======== TEXT SECTION ========

Particles and Fields

Open Access

Eur. Phys. J. C (2020) 80: 641
https://doi.org/10.1140/epjc/s10052-020-8210-5

Regular Article - Theoretical Physics

Lepton flavor violation and dilepton tails at the LHC

Andrei Angelescu¹^*, Darius A. Faroughy² and Olcyr Sumensari³^,4

¹ Department of Physics and Astronomy, University of Nebraska-Lincoln, Lincoln, NE, 68588, USA
² Physik-Institut, Universität Zürich, 8057, Zürich, Switzerland
³ Dipartimento di Fisica e Astronomia “G. Galilei”, Università di Padova, Padua, Italy
⁴ Istituto Nazionale Fisica Nucleare, Sezione di Padova, 35131, Padua, Italy

^* e-mail: aangelescu2@unl.edu

Received: 16 March 2020
Accepted: 7 July 2020
Published online: 19 July 2020

Abstract

Starting from a general effective Lagrangian for lepton flavor violation (LFV) in quark-lepton transitions, we derive constraints on the effective coefficients from the high-mass tails of the dilepton processes $pp \rightarrow \ell _k \ell _l$ (with $k\ne l$ ). The current (projected) limits derived in this paper from LHC data with $36~\mathrm {fb}^{-1}$ ( $3~\mathrm {ab}^{-1}$ ) can be applied to generic new physics scenarios, including the ones with scalar, vector and tensor effective operators. For purely left-handed operators, we explicitly compare these LHC constraints with the ones derived from flavor-physics observables, illustrating the complementarity of these different probes. While flavor physics is typically more constraining for quark-flavor violating operators, we find that LHC provides the most stringent limits on several flavor-conserving ones. Furthermore, we show that dilepton tails offer the best probes for charm-quark transitions at current luminosities and that they provide competitive limits for tauonic $b\rightarrow d$ transitions at the high-luminosity LHC phase. As a by-product, we also provide general numerical expressions for several low-energy LFV processes, such as the semi-leptonic decays $K\rightarrow \pi \ell ^{\pm }_k \ell ^{{\mp }}_l$ , $B\rightarrow \pi \ell ^{\pm }_k \ell ^{{\mp }}_l$ and $B\rightarrow K^{(*)} \ell ^{\pm }_k \ell ^{{\mp }}_l$ .

======== EXTRACTED INFORMATION ========

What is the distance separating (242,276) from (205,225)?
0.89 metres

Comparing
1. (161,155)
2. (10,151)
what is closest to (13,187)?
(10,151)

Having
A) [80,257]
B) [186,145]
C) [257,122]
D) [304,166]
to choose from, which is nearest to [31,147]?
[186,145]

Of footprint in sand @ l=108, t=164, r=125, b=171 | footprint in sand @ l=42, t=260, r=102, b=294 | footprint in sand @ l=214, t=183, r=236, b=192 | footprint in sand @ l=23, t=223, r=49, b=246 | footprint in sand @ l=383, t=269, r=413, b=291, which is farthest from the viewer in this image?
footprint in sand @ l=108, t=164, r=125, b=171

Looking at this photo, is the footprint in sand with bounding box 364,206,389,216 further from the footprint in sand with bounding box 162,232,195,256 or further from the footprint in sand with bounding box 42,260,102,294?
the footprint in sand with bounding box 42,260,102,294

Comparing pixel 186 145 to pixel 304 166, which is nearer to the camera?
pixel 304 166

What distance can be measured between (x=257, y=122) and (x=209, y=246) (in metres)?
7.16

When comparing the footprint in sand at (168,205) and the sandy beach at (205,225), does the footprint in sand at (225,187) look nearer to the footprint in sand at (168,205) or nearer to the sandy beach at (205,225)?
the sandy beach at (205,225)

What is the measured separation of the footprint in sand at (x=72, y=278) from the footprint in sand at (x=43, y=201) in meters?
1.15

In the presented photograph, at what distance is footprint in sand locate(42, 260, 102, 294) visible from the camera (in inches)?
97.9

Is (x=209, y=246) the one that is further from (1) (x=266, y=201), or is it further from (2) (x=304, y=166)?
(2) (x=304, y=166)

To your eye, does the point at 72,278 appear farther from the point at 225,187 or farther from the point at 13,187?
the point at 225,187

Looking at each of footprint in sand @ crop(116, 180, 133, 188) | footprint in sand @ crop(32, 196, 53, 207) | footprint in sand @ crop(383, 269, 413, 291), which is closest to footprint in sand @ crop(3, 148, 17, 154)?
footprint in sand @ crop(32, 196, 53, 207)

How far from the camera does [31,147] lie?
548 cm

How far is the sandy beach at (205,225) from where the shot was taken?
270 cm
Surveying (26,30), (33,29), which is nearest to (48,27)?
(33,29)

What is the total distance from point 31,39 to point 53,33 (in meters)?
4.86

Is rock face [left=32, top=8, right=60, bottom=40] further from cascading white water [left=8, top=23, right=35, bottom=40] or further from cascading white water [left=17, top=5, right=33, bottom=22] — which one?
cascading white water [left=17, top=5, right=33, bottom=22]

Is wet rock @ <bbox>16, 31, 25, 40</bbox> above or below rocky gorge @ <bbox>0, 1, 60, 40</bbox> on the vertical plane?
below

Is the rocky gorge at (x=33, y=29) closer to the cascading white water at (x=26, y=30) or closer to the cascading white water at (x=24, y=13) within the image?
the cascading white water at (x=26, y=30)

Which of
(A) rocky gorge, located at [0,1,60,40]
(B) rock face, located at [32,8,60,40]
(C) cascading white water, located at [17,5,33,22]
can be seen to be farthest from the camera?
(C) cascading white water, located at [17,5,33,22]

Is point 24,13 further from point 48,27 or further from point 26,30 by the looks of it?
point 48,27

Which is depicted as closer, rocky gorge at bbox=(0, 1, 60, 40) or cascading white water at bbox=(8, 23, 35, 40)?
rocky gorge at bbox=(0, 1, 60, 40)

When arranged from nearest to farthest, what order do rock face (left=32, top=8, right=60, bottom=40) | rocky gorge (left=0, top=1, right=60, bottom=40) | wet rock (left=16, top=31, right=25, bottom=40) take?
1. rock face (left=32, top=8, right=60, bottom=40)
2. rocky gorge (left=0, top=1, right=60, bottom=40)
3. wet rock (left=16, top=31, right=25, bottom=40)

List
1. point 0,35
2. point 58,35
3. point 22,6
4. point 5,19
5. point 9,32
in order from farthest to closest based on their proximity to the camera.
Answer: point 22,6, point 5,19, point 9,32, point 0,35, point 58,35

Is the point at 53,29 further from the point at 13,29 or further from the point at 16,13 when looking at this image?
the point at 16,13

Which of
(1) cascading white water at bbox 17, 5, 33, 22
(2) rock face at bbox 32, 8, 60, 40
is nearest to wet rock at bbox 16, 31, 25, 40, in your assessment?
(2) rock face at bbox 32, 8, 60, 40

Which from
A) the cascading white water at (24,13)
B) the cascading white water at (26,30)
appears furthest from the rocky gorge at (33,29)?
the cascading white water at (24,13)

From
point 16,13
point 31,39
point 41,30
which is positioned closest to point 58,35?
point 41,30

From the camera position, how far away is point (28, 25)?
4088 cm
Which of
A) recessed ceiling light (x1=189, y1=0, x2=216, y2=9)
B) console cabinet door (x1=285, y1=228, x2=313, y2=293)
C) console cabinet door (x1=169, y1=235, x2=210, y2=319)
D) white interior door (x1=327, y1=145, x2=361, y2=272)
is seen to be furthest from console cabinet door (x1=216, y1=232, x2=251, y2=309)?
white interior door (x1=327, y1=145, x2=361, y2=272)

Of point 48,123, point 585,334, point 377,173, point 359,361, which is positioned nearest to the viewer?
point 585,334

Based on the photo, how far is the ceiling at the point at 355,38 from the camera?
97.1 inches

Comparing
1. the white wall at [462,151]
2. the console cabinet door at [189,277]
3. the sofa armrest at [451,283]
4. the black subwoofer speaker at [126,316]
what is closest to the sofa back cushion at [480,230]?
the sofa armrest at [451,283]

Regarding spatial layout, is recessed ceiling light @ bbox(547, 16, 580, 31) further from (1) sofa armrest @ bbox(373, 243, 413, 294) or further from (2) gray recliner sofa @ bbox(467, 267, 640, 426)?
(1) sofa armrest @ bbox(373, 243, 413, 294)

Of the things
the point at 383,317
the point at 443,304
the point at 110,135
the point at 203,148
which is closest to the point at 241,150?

========

[WHAT IS ASKED]:
a) Using the abstract, explain why the authors compare LHC constraints with those from flavor-physics observables for purely left-handed operators.
b) Gather every line of the records that contains the word "order".

[EXERCISE SOLUTIONS]:
a) The comparison illustrates the complementarity of these different probes.

b)
When arranged from nearest to farthest, what order do rock face (left=32, top=8, right=60, bottom=40) | rocky gorge (left=0, top=1, right=60, bottom=40) | wet rock (left=16, top=31, right=25, bottom=40) take?
in order from farthest to closest based on their proximity to the camera.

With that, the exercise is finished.